Passage provided:
|---|

[18] The story of Shays's Rebellion is told in fiction in Bellamy's Duke of Stockbridge. Read McMaster's History of the People of the U. S., Vol. I, pp. 313-326.
[19] All the states except Rhode Island.
[20] One had written the Albany Plan of Union; some had been members of the Stamp Act Congress; some had signed the Declaration of Independence, or the Articles of Confederation; two had been presidents and twenty-eight had been members of Congress; seven had been or were then governors of states. In after times two (Washington and Madison) became Presidents, one (Elbridge Gerry) Vice President, four members of the Cabinet, two Chief Justices and two justices of the Supreme Court, five ministers at foreign courts, and many others senators and members of the House of Representatives. One, Franklin, has the distinction of having signed the Declaration of Independence, the treaty of alliance with France (1778), the treaty of peace with Great Britain (1783), and the Constitution of the United States, the four great documents in our early history.
[21] Every student should read the Constitution, as printed near the end of this book or elsewhere, and should know about the three branches of government, legislative, executive, and judicial; the powers of Congress (Art. I, Sec. 8), of the President (Art. I, Sec. 7; Art. II, Secs. 2 and 3), and of the United States; courts (Art. III); the principal powers forbidden to Congress (Art. I, Sec. 9) and to the states (Art. I, Sec. 10); the methods of amending the Constitution (Art. V); the supremacy of the Constitution (Art. VI).

|---|

Material:
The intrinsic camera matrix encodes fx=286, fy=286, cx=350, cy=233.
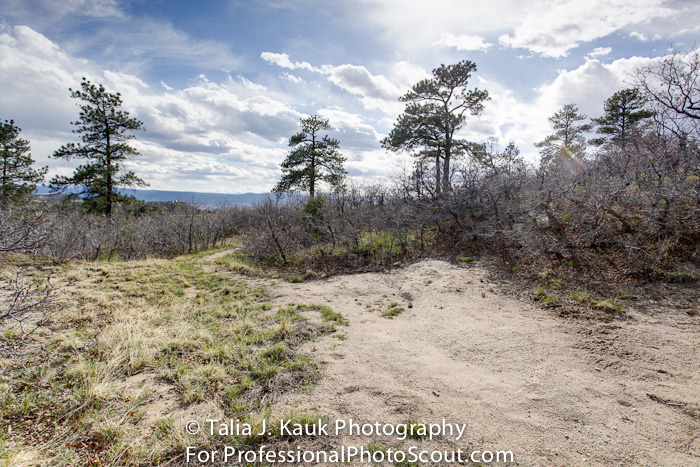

|---|

Problems to solve:
A. Reproduce the portion of the footnotes starting at "[19] All the" and ending at "our early history.".
B. According to the footnotes, what gives Franklin his distinction among the delegates? Answer in one to three sentences.

Worked answers:
A.
[19] All the states except Rhode Island.
[20] One had written the Albany Plan of Union; some had been members of the Stamp Act Congress; some had signed the Declaration of Independence, or the Articles of Confederation; two had been presidents and twenty-eight had been members of Congress; seven had been or were then governors of states. In after times two (Washington and Madison) became Presidents, one (Elbridge Gerry) Vice President, four members of the Cabinet, two Chief Justices and two justices of the Supreme Court, five ministers at foreign courts, and many others senators and members of the House of Representatives. One, Franklin, has the distinction of having signed the Declaration of Independence, the treaty of alliance with France (1778), the treaty of peace with Great Britain (1783), and the Constitution of the United States, the four great documents in our early history.

B. Franklin signed the Declaration of Independence, the treaty of alliance with France (1778), the treaty of peace with Great Britain (1783), and the Constitution of the United States. The footnotes call these the four great documents in early American history.